What do you argue if you’re Piper’s attorney?  You can say that “everything is in Pennsylvania”.  Is there inconvenience to the plaintiffs?  No, because they came all the way from Scotland!  In fact, Pennsylvania is closer than California.


Notice what’s happening here.  The defense is arguing to the judge in California that everything is in California, and then they argue to the Pennsylvania judge that everything is in Scotland.  They win both arguments!


Why in the world didn’t they argue to go to Scotland from the California court?  If California used its choice-of-law rules, both defendants might be subject to the same laws, and there wouldn’t be a forum non conveniens problem.


Could the state court in California dismiss for forum non conveniens straight to Scotland?


Another statute that was mentioned was 28 U.S.C. § 1406.  Basically, this says that if you mess up and file in the wrong venue, they can just transfer it over rather than dismiss the claim.


Also, under 28 U.S.C. § 1631, you can transfer for want of jurisdiction.


What does Piper mean?


Everything we have done in the course up to now can be trumped by a forum non conveniens motion.  You can say: I have power, there is proper notice, Due Process is satisfied.  However, I’m not going to try this case.  Courts have the power to do this.


It’s sort of like saying now that we’ve balanced everything, let’s balance again with an even mushier standard.


Remember Asahi?


This gave us a splintered opinion that confuses us about whether to apply stream of commerce or stream of commerce plus.  Asahi is a bad personal jurisdiction case, but it’s a good forum non conveniens case.

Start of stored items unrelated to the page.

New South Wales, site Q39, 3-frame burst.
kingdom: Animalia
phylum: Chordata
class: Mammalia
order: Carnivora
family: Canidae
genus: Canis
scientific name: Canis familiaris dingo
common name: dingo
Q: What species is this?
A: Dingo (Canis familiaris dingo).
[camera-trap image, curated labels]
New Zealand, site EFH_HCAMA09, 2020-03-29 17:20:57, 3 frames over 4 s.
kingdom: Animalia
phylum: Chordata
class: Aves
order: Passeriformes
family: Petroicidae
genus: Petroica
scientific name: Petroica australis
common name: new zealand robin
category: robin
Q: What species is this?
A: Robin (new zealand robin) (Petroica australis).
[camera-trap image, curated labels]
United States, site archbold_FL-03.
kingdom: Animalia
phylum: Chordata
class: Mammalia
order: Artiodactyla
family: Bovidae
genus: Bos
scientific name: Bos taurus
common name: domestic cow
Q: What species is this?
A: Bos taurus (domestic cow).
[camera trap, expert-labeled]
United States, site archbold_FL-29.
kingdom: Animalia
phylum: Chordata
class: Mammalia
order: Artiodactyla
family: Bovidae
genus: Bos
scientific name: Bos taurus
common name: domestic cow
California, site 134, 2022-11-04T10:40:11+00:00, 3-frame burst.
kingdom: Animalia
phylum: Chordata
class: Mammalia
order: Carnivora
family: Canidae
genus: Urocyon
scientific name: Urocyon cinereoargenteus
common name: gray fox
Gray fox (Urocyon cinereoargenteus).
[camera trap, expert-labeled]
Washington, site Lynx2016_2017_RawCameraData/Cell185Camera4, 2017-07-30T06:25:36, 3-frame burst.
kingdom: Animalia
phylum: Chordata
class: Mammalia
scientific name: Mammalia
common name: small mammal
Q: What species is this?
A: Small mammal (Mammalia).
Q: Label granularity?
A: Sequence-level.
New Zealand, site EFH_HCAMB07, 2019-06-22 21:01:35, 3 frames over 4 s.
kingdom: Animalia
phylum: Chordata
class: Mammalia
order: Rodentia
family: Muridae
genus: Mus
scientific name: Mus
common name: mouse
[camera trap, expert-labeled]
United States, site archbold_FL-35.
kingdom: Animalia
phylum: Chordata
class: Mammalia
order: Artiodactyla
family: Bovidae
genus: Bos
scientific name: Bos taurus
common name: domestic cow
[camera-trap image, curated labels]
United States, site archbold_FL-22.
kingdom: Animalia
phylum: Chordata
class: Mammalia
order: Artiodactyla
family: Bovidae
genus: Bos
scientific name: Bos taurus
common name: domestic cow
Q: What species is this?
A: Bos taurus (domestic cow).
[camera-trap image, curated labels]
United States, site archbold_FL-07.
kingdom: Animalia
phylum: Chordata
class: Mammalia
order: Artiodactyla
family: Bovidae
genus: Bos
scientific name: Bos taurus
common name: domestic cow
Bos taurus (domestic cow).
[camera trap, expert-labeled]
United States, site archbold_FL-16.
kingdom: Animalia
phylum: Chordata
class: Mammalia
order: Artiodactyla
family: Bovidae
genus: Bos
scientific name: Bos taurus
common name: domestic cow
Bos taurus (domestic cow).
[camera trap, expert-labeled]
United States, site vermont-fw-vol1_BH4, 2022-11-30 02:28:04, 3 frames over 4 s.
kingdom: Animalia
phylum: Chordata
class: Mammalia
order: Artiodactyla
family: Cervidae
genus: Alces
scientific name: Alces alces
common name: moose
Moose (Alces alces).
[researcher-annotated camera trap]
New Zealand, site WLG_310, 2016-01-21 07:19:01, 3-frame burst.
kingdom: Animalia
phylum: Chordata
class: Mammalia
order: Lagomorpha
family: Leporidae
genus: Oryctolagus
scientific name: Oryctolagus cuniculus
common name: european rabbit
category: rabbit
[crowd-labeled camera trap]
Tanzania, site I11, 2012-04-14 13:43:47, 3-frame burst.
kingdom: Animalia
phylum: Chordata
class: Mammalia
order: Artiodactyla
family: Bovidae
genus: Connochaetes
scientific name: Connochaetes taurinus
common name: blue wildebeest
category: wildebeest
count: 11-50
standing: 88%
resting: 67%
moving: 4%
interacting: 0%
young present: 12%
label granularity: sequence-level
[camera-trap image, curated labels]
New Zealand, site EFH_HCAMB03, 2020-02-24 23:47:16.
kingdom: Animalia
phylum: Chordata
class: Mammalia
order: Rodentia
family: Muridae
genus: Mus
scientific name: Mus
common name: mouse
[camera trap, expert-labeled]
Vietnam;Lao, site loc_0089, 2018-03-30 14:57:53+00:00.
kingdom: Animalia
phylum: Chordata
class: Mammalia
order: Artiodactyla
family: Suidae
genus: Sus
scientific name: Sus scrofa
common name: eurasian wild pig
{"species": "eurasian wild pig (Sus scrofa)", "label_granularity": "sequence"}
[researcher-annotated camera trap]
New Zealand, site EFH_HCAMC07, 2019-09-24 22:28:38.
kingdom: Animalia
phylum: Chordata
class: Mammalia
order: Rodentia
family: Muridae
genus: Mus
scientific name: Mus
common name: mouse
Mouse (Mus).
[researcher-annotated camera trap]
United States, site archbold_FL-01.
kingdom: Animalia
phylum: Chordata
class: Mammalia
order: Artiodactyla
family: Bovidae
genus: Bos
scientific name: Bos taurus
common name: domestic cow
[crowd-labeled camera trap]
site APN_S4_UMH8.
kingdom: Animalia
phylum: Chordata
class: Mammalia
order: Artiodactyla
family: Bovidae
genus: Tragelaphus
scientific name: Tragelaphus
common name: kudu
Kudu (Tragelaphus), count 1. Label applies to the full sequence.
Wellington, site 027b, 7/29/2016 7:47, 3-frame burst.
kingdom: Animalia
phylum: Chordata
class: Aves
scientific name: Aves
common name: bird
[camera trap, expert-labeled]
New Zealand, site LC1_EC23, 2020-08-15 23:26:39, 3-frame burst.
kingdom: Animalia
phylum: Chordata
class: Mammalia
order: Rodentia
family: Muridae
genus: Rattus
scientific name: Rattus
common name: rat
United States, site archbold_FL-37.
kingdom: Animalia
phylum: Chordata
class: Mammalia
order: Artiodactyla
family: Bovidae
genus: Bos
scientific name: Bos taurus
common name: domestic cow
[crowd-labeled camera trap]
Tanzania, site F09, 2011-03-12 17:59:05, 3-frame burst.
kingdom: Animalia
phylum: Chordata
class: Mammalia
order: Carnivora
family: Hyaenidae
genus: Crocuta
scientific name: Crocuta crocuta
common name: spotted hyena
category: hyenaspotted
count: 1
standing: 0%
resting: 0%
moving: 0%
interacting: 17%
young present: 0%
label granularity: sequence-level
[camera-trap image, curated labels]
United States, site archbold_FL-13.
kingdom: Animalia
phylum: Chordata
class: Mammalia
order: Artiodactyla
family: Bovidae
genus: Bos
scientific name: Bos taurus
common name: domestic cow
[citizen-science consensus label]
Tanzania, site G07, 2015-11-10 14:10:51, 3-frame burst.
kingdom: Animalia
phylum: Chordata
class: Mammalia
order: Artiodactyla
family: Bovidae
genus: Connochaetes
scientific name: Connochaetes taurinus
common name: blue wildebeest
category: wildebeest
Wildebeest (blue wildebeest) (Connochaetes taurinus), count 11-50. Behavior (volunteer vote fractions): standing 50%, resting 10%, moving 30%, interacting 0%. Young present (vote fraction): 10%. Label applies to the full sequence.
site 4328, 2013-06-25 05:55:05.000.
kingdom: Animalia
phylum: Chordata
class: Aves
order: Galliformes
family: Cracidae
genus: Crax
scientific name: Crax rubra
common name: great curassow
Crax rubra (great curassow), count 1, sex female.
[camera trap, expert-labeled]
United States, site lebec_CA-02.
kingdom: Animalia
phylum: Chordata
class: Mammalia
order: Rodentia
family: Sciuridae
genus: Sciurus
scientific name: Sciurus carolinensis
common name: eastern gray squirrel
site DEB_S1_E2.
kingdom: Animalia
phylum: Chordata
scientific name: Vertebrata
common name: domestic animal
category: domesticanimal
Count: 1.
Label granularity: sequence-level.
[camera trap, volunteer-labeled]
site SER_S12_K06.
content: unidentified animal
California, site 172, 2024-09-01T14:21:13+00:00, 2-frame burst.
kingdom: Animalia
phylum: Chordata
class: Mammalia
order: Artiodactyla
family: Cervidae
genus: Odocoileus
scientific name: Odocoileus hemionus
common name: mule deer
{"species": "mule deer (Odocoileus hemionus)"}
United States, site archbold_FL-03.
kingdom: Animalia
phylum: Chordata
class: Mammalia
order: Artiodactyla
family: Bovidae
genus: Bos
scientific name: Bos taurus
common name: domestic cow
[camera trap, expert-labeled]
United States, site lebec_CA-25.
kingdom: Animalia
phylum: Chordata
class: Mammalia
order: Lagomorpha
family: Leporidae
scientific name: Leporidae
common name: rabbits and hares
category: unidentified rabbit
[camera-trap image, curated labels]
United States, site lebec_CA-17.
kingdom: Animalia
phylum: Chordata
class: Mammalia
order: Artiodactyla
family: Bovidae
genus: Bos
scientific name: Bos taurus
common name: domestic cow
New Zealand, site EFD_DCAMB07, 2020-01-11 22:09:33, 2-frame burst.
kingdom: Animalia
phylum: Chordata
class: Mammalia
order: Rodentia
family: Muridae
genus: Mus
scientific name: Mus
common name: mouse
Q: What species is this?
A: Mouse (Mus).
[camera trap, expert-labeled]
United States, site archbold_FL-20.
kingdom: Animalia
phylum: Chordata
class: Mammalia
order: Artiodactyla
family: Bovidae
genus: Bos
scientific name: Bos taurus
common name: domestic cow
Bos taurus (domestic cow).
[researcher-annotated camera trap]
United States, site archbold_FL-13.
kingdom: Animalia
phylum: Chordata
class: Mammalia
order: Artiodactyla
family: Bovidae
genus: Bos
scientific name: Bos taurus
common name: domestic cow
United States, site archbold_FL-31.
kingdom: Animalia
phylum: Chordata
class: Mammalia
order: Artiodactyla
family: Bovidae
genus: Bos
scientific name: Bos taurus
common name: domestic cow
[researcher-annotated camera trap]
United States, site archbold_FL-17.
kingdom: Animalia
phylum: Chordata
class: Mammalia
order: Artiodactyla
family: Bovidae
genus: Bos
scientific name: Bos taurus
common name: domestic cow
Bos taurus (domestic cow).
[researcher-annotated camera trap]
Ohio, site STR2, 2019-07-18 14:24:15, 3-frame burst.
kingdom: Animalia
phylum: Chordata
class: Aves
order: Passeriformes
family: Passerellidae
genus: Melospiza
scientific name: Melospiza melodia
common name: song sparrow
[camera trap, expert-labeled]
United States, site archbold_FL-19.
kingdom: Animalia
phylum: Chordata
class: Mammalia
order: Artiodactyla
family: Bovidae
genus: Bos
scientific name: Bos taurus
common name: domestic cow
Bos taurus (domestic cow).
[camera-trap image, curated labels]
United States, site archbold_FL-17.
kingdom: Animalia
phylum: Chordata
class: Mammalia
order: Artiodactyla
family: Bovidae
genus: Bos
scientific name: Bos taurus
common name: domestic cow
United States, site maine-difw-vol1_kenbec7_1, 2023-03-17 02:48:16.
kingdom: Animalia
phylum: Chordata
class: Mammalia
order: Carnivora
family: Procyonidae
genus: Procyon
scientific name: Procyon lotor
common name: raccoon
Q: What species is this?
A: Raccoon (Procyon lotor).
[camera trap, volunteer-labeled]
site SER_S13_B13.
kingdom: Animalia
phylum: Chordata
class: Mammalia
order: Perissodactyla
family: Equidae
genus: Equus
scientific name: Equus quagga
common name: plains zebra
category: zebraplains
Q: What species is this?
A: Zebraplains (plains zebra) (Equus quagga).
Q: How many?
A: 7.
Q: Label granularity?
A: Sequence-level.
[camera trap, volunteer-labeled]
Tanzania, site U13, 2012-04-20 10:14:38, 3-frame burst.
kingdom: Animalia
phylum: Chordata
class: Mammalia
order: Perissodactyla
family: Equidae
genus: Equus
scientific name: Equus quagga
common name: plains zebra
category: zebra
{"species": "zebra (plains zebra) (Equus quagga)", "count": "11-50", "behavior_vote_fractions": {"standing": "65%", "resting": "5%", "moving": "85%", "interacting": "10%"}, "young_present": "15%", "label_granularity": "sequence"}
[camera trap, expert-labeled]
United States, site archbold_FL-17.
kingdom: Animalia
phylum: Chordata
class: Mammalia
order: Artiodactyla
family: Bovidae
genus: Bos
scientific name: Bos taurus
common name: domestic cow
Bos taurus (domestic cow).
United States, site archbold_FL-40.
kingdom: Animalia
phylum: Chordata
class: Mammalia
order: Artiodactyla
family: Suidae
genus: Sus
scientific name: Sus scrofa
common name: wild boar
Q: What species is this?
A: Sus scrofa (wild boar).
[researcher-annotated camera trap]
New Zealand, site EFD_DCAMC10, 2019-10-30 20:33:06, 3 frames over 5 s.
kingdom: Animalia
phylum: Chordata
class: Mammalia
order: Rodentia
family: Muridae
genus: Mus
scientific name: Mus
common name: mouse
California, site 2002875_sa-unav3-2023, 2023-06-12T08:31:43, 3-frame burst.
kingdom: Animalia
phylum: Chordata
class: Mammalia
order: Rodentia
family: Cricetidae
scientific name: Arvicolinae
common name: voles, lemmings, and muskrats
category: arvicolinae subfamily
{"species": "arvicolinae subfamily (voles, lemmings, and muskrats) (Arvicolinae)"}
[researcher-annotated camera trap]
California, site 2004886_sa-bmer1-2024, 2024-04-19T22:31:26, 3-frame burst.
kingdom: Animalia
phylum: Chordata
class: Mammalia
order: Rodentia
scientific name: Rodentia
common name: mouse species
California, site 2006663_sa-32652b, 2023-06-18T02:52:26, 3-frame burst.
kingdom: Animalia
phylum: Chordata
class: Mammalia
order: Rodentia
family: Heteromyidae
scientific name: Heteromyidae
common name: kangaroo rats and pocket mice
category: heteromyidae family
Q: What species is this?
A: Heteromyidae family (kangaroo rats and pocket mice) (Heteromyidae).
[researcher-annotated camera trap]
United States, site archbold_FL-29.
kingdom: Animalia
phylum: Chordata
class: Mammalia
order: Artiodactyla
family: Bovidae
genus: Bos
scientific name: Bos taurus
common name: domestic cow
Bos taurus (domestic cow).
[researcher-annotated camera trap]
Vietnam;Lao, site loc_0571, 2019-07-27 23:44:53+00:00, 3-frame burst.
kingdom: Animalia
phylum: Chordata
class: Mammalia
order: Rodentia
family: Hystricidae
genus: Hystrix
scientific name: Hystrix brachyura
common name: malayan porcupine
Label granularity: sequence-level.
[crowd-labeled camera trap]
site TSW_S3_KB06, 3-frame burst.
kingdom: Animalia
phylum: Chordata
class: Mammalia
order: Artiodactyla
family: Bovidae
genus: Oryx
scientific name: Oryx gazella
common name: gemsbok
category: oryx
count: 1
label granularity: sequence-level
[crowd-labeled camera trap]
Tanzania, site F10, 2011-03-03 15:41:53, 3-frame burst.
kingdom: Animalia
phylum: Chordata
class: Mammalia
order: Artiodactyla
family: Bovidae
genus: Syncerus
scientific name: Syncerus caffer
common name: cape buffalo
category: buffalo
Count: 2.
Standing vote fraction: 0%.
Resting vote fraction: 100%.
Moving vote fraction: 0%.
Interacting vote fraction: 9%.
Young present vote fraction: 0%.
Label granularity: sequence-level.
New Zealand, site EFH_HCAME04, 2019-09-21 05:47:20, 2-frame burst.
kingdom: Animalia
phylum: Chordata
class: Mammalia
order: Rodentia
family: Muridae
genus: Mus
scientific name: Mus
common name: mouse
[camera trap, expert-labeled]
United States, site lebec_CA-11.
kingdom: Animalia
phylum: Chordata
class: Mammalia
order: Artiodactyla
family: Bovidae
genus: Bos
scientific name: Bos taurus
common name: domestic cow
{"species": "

This case is “served up” to the Court as a personal jurisdiction case, but really it should have been a forum non conveniens case.  Independent of personal jurisdiction, there’s no reason this should be happening here.  Everything important is in Asia!


It’s time to turn a corner and say goodbye to our friends in personal jurisdiction.  We’ve addressed the question: Does any court in a state have power to hear a given case?


We’re now going to take up a new question: Which court, state or federal, has the power to hear this case?